Ce que je vais raconter de ma première nuit de New York fera sourire les Américains;
aussi bien est-ce dans ce but que je l'écris. Dans un livre du merveilleux Rudyard Kipling,
je me rappelle avoir lu les épouvantes du sauvage Mowgli la première fois qu'il coucha
dans une cabane close: l'impression de sentir un toit au-dessus de sa tête lui devint bientôt
si intolérable, qu'il fut obligé d'aller s'étendre dehors à la belle étoile. Eh bien! J'ai presque
subi cette nuit une petite angoisse analogue, et c'étaient les gratte-ciel, c'étaient les grandes
lettres réclames au-dessus de moi, c'étaient les grands tonneaux rouges montés sur leurs
échasses de fonte; trop de choses en l'air, vraiment, pas assez de calme là-haut. Et puis, ces
six millions d'êtres humains tassés alentour, ce foisonnement de monde, cette superposition à
outrance oppressaient mon sommeil. Oh! Les gratte-ciel, déformés et allongés en rêve! Un en
particulier (celui du trust des caoutchoucs, si je ne m'abuse), un qui surgit là très proche, un
tout en marbre qui doit être d'un poids à faire frémir! Il m'écrasait comme une surcharge, et
parfois quelque hallucination me le montrait incliné et croulant...

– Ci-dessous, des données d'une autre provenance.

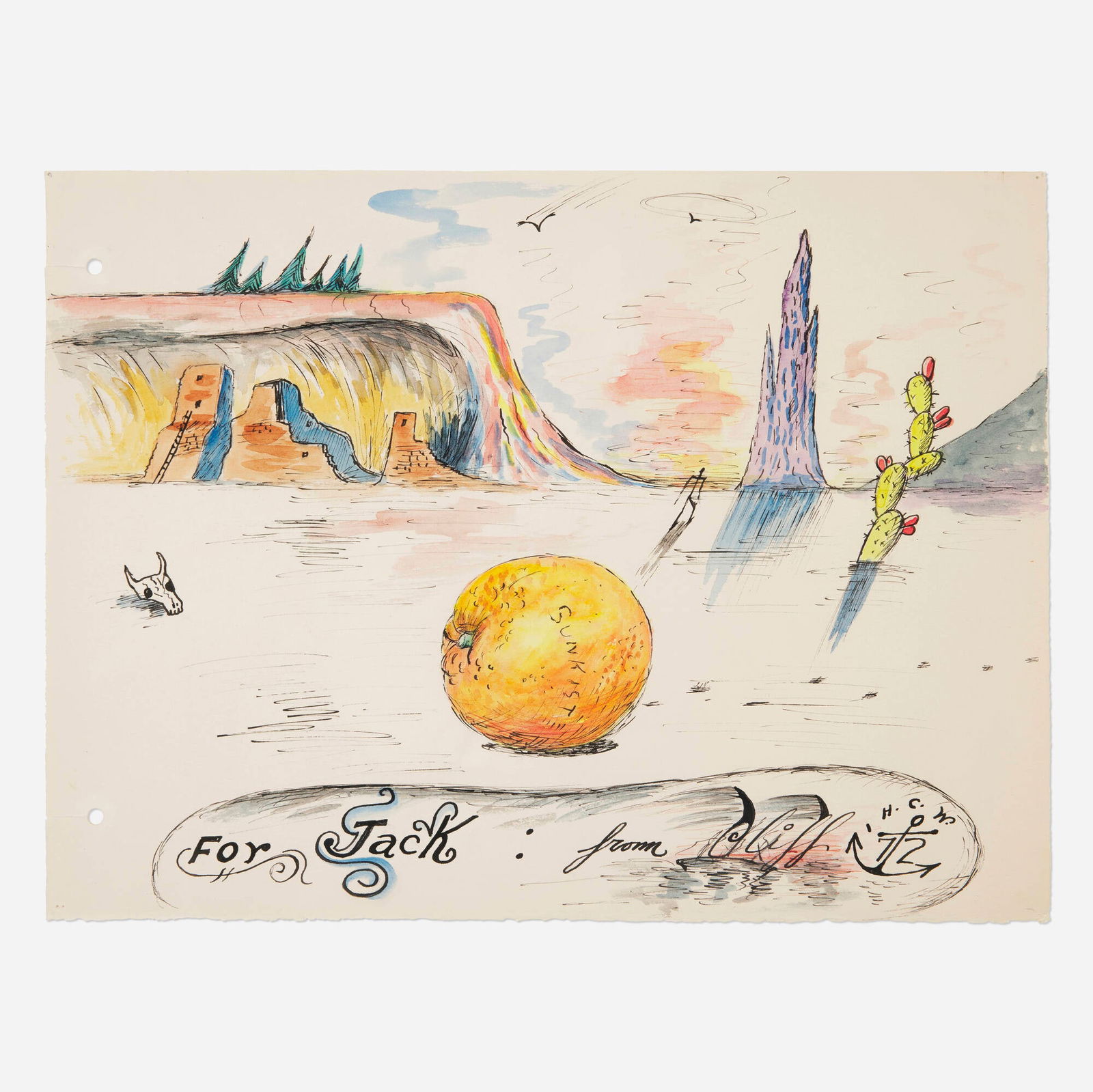 H.C. Westermann, Untitled (Sunkist) (1 of 4)
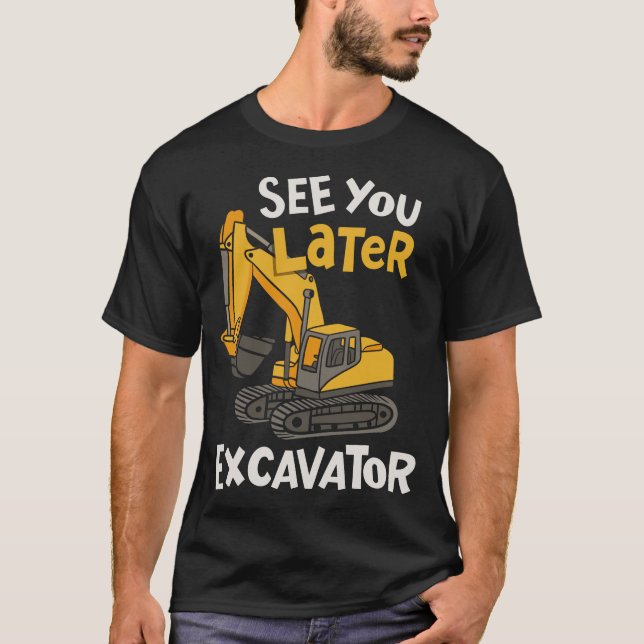 Camiseta Cumpleaños de construcción de Excavator (Anverso)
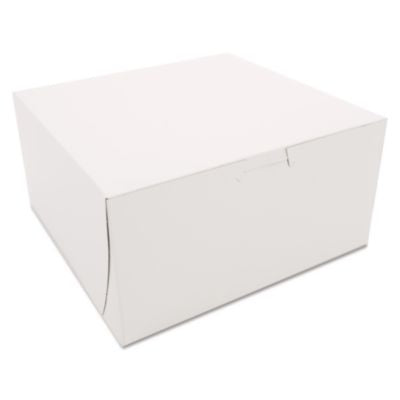 SCH0941 BOX,BAKERY,8X8X4,LOCK,WH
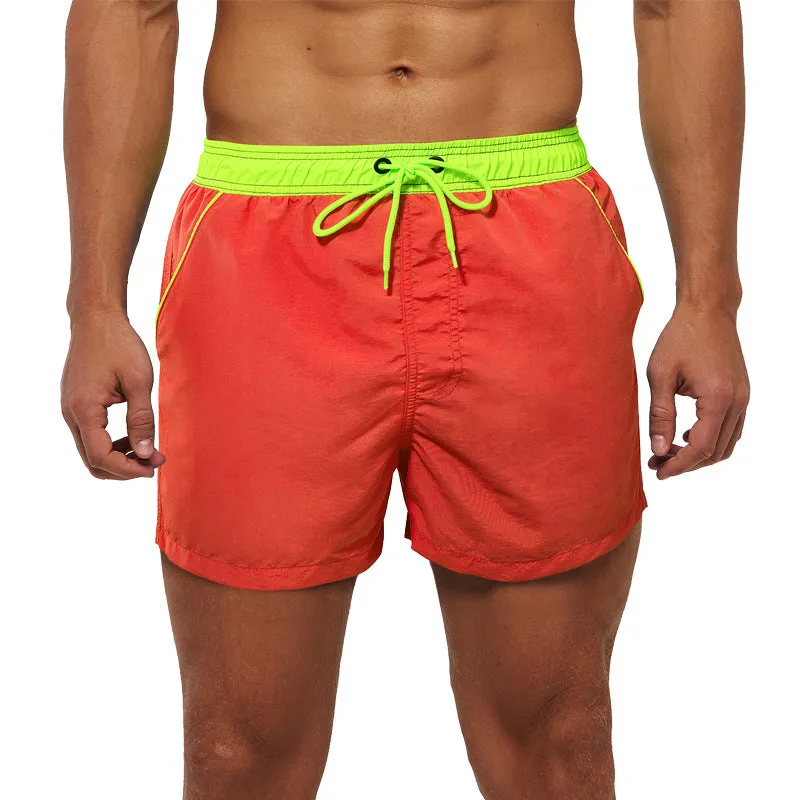 Luexco Men's Quick Dry Shorts Zip Pocket Mesh Drawstring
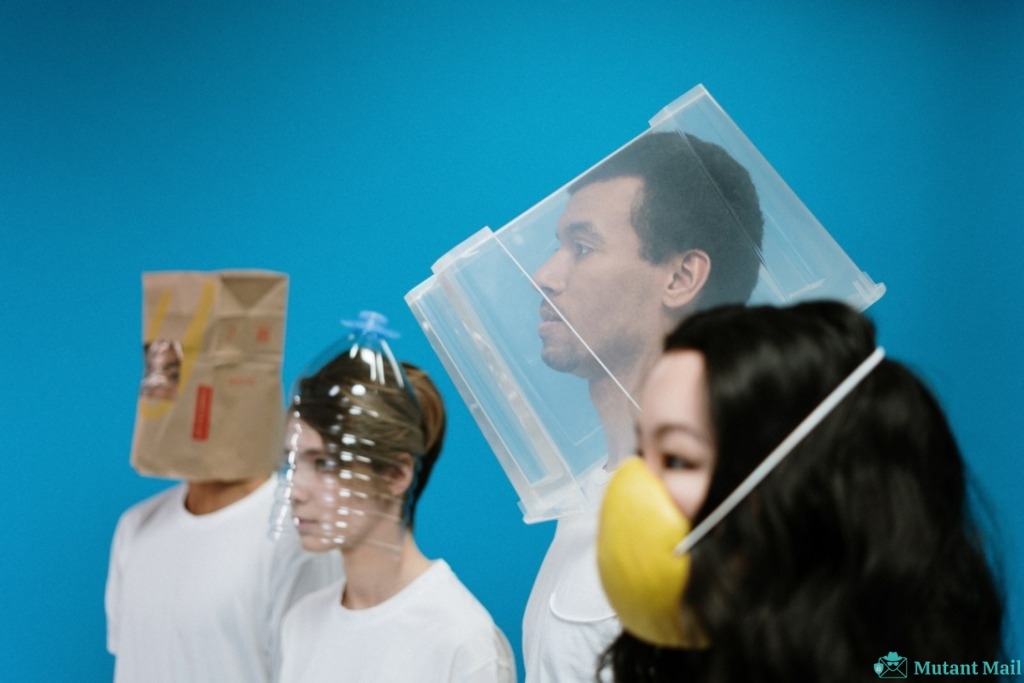 People Wearing DIY Masks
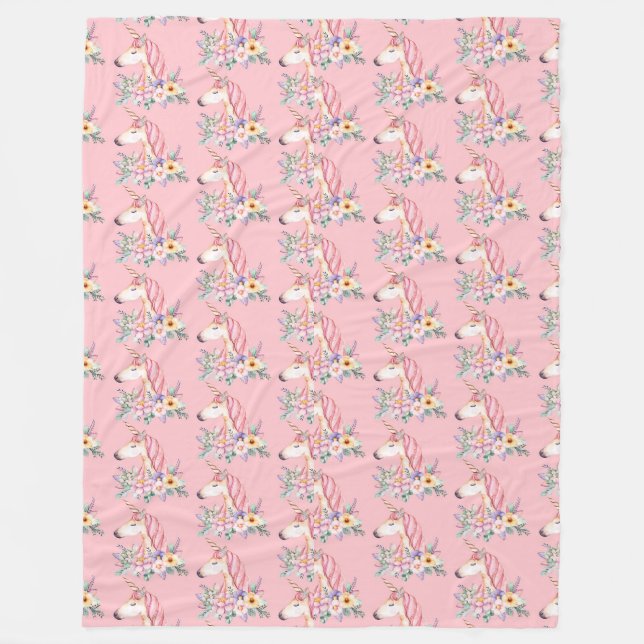 Cobertor De Velo Unicorn (Frente)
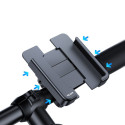 JOYROOM JR-ZS252 Plně kovový mechanický držák telefonu na kolo/motorku, černý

C'est dimanche aujourd'hui; le matin se lève dans une brume lourde et moite; il fera une
des chaudes journées de cette saison automnale qu'on appelle ici «l'été indien». Sur New
York pèse la torpeur des dimanches anglais et, dans les avenues, les voitures électriques
ont consenti une trêve d'agitation. Rien à faire, les théâtres chôment et demain seulement je
pourrai commencer à suivre les répétitions du drame qui m'a amené en Amérique. Mais dans
le voisinage, tout près, il y a Central Park, que j'aperçois par ma fenêtre, avec ses arbres déjà
effeuillés; j'irai donc là, chercher un peu d'air et de paix. | What I am going to tell about my first night in New York will bring smile to the Americans; and that is why I am writing this. In a book by the great Rudyard Kipling, I remember having read the horrors of the wild Mowgli when he slept in a close cabin for the first time: the impression to feel a roof above his head soon became so intolerable that he was compelled to rest outside under the stars. Oh well! I had suffered almost the same anxiety that night, and those were the skyscrapers, those were the scripts advertised above me, those were the large red barrels mounted on your cast iron stilts, so much actually happening around, not enough quietness up there. And then, these six million human beings packed around, swelling of the world, this merciless imposition oppressed my sleep. Oh! The sky-scrapers, distorted and stretched in dreams! One in particular (that is rubber based, I believe), one which looms very close, one which is entirely in marble which must be of a shuddering weight! It crushed me as an overload, and sometimes in hallucination I saw it tilted and collapsing.... Today is Sunday; the morning rising in a heavy and moist fog; it will be one of the cold days of this autumn season which we call here “the Indian Summer”. On New York the numbness of the English Sundays weighs down and, in the avenues, the electric vehicles have consented to a truce of restlessness. Nothing to do, the empty theaters and only tomorrow can I begin to follow the repetitions of the drama which has brought me to America. However, in the neighborhood within close proximity, there is Central Park, which I see out my window, with its trees already without leaves; so I will go there to look for some air and peace.